• Passage provided
::::
January 2, 2015

August Rodney "Gus" Mancuso (1905-1984)

August Rodney “Gus” Mancuso, Major League Baseball catcher, was born on December 5, 1905, in Galveston, Texas, to Franco “Frank” Mancuso, a Sicilian immigrant, and Heppie Dana (Lindemann) Mancuso, a woman of German/Cherokee heritage. After the family moved to Houston, young Gus started playing baseball. Upon graduation from high school, he worked as a teller at the First National Bank. A standout player on the bank’s baseball team, he attracted the attention of nearby minor leagues. In 1925, at the age of nineteen, Mancuso played for four different Texas teams: the Mount Pleasant Cats and the Longview Cannibals of the East Texas League (Class D) and the Beaumont Exporters and the Houston Buffaloes in the Texas League (Class A). He followed up by batting .322 in a complete season with the Fort Smith Twins of the Western Association (Class C). Following the 1926 season, on November 13, he married Lorena Susan Carolyn Dill, with whom he had two children, Emma Jean and August Jr.
::::
• Records shown

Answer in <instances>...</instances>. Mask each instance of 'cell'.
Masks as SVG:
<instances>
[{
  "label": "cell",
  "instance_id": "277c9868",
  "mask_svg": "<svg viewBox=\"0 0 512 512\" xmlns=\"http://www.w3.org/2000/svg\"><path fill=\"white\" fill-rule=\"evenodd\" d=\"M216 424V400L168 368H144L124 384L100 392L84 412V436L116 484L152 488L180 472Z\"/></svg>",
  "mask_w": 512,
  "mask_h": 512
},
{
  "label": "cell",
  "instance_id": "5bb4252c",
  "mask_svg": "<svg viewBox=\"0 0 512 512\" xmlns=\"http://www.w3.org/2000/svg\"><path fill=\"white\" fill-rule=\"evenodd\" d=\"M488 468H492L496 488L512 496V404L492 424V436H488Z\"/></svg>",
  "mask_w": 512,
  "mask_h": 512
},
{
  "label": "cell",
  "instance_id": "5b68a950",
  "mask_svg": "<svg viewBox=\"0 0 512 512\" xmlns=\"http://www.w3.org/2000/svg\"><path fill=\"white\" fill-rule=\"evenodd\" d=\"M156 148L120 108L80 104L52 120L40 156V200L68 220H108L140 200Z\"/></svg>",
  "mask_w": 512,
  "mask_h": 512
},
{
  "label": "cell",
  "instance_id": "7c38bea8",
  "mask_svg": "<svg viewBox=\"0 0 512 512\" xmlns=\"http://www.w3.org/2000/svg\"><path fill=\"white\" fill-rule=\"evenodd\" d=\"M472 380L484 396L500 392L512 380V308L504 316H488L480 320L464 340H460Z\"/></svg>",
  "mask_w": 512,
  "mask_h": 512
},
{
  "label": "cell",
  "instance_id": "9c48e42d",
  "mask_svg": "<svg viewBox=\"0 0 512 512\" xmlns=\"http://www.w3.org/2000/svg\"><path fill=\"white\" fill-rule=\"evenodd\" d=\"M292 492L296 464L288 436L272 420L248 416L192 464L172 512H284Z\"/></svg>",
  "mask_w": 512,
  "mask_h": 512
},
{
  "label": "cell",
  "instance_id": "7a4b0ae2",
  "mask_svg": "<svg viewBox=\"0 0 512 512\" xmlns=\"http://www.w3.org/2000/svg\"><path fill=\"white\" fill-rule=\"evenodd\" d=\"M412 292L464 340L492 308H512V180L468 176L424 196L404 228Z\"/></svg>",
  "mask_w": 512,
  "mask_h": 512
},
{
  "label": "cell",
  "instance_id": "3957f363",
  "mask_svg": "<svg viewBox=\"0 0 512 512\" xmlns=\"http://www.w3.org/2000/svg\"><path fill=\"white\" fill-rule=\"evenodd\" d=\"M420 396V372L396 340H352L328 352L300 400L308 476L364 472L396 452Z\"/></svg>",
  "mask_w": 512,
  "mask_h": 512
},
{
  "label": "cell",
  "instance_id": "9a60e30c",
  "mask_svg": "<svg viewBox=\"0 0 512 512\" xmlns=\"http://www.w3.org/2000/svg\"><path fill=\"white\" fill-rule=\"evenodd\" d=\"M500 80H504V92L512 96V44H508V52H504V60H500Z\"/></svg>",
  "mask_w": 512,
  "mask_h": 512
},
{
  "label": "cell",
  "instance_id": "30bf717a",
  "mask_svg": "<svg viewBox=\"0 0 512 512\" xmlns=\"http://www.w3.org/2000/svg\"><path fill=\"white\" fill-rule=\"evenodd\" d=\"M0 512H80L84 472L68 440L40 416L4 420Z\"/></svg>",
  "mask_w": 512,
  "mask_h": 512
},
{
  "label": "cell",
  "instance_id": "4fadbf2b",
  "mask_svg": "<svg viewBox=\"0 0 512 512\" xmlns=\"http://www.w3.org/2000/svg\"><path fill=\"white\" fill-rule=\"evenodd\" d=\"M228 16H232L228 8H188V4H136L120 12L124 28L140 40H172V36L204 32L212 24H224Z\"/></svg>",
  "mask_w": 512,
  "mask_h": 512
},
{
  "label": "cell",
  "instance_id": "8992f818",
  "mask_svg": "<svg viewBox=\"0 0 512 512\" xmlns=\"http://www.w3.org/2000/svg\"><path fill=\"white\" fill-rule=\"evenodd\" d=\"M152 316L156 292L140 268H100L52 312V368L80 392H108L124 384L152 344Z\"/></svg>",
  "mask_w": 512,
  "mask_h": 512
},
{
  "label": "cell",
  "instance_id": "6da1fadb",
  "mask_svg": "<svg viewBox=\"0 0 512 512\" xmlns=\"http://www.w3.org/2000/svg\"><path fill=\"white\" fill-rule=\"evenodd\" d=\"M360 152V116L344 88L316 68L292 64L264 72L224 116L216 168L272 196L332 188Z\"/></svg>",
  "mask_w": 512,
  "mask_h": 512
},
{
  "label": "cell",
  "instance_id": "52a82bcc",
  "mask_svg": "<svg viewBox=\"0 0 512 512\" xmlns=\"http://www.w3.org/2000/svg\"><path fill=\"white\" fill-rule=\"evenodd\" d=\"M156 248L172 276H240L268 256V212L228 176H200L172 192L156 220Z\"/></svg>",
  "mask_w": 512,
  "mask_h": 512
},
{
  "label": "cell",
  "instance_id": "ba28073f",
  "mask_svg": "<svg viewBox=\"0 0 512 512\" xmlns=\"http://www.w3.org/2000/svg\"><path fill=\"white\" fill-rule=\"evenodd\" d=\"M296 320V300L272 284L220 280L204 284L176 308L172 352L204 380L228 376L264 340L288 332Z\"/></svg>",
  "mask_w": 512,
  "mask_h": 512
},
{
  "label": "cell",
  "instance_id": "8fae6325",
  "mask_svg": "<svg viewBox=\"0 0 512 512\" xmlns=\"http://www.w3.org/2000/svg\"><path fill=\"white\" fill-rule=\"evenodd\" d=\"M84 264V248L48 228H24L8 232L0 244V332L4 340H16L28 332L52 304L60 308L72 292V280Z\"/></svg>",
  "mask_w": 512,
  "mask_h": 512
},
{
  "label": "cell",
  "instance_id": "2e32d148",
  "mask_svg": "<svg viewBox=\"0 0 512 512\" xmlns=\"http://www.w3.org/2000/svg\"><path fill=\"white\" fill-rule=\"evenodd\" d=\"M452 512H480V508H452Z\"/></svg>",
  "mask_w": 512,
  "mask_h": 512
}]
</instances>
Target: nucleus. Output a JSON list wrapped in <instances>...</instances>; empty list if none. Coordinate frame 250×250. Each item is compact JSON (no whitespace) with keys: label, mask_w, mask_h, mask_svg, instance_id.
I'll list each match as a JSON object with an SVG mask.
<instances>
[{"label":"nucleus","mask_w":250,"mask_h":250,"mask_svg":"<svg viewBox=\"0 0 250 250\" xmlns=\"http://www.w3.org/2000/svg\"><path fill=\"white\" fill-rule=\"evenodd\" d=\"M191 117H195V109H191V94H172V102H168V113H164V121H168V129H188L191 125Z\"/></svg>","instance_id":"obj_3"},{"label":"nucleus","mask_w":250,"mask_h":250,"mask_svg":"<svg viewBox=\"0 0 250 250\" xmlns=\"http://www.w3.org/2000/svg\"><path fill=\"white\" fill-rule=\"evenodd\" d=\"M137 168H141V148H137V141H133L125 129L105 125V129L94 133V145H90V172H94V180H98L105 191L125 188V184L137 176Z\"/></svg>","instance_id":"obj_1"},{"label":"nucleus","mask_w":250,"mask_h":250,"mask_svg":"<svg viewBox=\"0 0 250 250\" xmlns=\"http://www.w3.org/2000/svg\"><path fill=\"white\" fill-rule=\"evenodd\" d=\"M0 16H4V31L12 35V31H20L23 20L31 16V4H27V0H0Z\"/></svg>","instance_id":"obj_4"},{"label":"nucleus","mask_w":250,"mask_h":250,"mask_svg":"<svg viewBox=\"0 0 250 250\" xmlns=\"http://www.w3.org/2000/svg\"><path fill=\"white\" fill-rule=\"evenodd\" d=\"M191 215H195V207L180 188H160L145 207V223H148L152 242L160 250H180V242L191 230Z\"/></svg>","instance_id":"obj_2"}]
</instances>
::::
• Problem description
Write out the Gus Mancuso biography again, word for word from start to finish. These lines were taken from somewhere else.

• Output below
January 2, 2015

August Rodney "Gus" Mancuso (1905-1984)

August Rodney “Gus” Mancuso, Major League Baseball catcher, was born on December 5, 1905, in Galveston, Texas, to Franco “Frank” Mancuso, a Sicilian immigrant, and Heppie Dana (Lindemann) Mancuso, a woman of German/Cherokee heritage. After the family moved to Houston, young Gus started playing baseball. Upon graduation from high school, he worked as a teller at the First National Bank. A standout player on the bank’s baseball team, he attracted the attention of nearby minor leagues. In 1925, at the age of nineteen, Mancuso played for four different Texas teams: the Mount Pleasant Cats and the Longview Cannibals of the East Texas League (Class D) and the Beaumont Exporters and the Houston Buffaloes in the Texas League (Class A). He followed up by batting .322 in a complete season with the Fort Smith Twins of the Western Association (Class C). Following the 1926 season, on November 13, he married Lorena Susan Carolyn Dill, with whom he had two children, Emma Jean and August Jr.